Badges of Hope

Cowlicks and peach fuzz, wilding dreadlocks and casual piercings and sleeves of green script tattoos.  Kids in here wear badges of cool intended to contradict the irremovable signs of their youth, which feel more like scars by the time they’re hunched in Echo Hall with Pongo mentors.  Many say they wish they were older—and why wouldn’t they?  All the liabilities of adulthood have been strapped on them since they were far younger than they are now; hunger for the relative privileges of adulthood is comprehensible.  I want to tell them not to hurry, but it’s too late.  I don’t know how to tell them to flip a U-turn on the interstate.  I want to believe and therefore be able to tell them that there are still carefree times to be had, but it’s a lie that I could only believe if I failed to examine my own life.  A liberal arts college degree and raucous rule-free dormitory are not in many of these kids’ futures.  To try to resuscitate childhood in this kind of dormitory—deadbolts and rubber tables, surveillance cams and plexi-glass—is a joke.  Often, the best we find here is eulogy for childhood.  Inasmuch as eulogy is intended to bring closure, it’s a worthy aim.

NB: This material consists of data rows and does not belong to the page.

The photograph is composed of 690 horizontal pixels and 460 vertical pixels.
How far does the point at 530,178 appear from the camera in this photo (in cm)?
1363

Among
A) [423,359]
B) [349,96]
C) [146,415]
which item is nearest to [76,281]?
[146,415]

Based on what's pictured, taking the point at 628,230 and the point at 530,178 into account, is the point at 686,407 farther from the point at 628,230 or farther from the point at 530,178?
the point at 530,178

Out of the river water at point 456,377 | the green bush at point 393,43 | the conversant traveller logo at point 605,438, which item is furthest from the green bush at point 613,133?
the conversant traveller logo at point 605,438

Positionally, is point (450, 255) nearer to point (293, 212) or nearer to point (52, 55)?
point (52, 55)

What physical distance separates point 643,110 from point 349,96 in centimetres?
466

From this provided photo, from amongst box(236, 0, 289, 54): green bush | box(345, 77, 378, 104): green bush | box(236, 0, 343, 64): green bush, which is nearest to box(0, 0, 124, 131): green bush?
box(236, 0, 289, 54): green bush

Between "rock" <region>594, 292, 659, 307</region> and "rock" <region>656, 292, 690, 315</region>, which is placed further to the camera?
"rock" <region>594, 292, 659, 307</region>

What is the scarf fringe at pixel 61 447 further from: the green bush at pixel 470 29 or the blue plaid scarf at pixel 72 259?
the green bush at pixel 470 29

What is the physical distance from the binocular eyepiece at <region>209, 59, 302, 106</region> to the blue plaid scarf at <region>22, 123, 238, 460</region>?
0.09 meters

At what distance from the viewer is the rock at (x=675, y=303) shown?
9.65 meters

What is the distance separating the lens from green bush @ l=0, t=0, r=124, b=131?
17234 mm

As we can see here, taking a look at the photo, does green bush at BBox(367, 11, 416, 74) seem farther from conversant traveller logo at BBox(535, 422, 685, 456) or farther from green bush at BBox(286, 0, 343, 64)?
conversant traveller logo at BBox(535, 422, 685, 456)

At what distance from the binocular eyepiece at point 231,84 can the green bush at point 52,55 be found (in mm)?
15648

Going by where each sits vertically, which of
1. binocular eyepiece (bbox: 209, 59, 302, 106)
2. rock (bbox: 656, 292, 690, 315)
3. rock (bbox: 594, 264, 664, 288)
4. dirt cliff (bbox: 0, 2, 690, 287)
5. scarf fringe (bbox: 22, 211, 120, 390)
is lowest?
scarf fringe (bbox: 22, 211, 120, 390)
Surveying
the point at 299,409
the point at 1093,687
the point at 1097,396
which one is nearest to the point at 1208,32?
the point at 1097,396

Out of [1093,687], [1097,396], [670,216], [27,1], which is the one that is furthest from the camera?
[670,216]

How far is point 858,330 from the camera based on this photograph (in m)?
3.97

So this is the context for how I find myself thinking about the presidential election tonight: which candidate is likely to care about the welfare of these kids robbed of their innocence?  Which candidate possesses the empathy to witness these children as something other than statistics?  Which candidate has the ability to cut through fog of stigma around their actions and see the resilience manifest in their survival?  I’m under no illusion that “at-risk youth” or juvenile “justice” is at the forefront of either candidate’s mind anymore than climate change.  But, much like climate change, we can assume that one candidate at least believes that it’s a problem—and, much like climate change, it’s a problem that threatens our future.